Mohammed Lakhdar-Hamina

Scen.: Rachid Boudjedra, Tewfik Fares, Mohammed Lakhdar-Hamina. F.: Marcello Gatti. M.: Yussef Tobni. Mus.: Philippe Arthuys. Int.: Yorgo Voyagis (Ahmed), Mohammed Lakhdar-Hamina (Milud), Leïla Shenna (moglie di Ahmed), Cheikh Nourredine (Si Larbi), Larbi Zekkal (Smaïl), Sid Ali Kouiret, Nadia Talbi, Taha El Amiri, Abdelhalim Rais, Brahim Hadjadj, Hassan El Hassani. Prod.: ONCIC (Office National Commerce Industrie Cinéma). DCP. D.: 177’. Col.

T. it.: Italian title. T. int.: International title. T. alt.: Alternative title. Sog.: Story. Scen.: Screenplay. F.: Cinematography. M.: Editing. Scgf.: Set Design. Mus.: Music. Int.: Cast. Prod.: Production Company. L.: Length. D.: Running Time. f/s: Frames per second. Bn.: Black e White. Col.: Color. Da: Print source

Film Notes

No, Waqai sanawat al-djamr is not a Hollywood movie: what we disapprove of Hollywood cinema is not its spectacular quality, but the fact that it manipulates emotions, creates fictitious universes and it distils a flawed ideology (among other things). This is certainly not the case with Lakhdar Hamina’s film. We have a great need for anti-imperialist films to reply to the innumerable lies of imperialist films […]

No, Waqai sanawat al-djamr is not, as someone said lately, a politically moderate film. Nor is it correct to say that “this is a film that spare the French”, quite the opposite, what can be objected is that colonial society is more complex than it is represented here, however, that was not the purpose of the film. Hamina shows the Europeans as ‘we’ showed Native Americans or third world citizens in ‘our films’: from a distance. And if this film serves to bring France (once Giscardian) closer to Algeria, so much the better, since it’s clear that it does go to the detriment of the latter. If the official France believed that it was clever to award this film in Cannes, we must take advantage of this contradiction, as it will allow the French to get a clearer idea of what the Algerian people’s liberation war really was.
********************
Pick up the film notes on Waqai sanawat al-djamr above, carrying them on from their last sentence.

* Dataset content:
********************
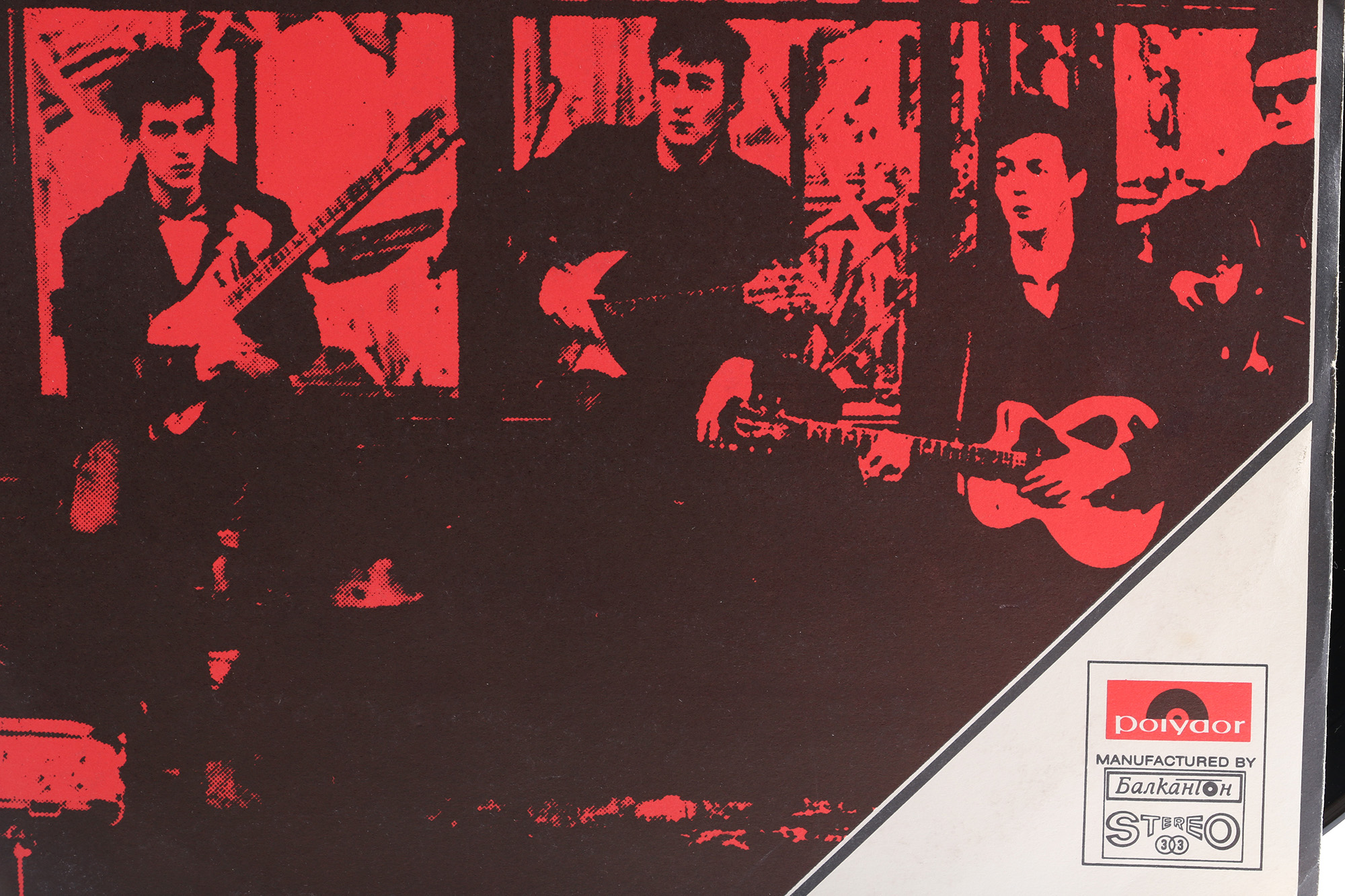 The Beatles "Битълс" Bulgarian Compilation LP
********************
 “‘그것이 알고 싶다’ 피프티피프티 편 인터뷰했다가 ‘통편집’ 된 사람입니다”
********************
* Answer for the task:
Guy Hennebelle, “Ecran”, n. 40, 1975

I tried to recount, with dignity and nobility, this uprising that then became the Algerian Revolution, an uprising not only against the coloniser, but against a certain human condition. I wanted to avoid any kind of Manichaean, caricatural and demagogic approach, which risked turning Waqai sanawat al-djamr into a sort of Western; good against evil, Algerians against French. What guided me was the quest for honesty: I looked inside myself for the honesty of a child, the eyes of the child I once was, the memories of my childhood. […] It would be a serious mistake to distinguish Algerian Cinema, the cinema of the Maghreb, from African Cinema. The cinema of the Third World is one – the Arab World, Africa, Latin America, the Middle East, Asia – as we share the same motivations, the same difficulties, and a common destiny, on an artistic level and on an expressive level. We have suffered hunger and thirst. We will reclaim our image.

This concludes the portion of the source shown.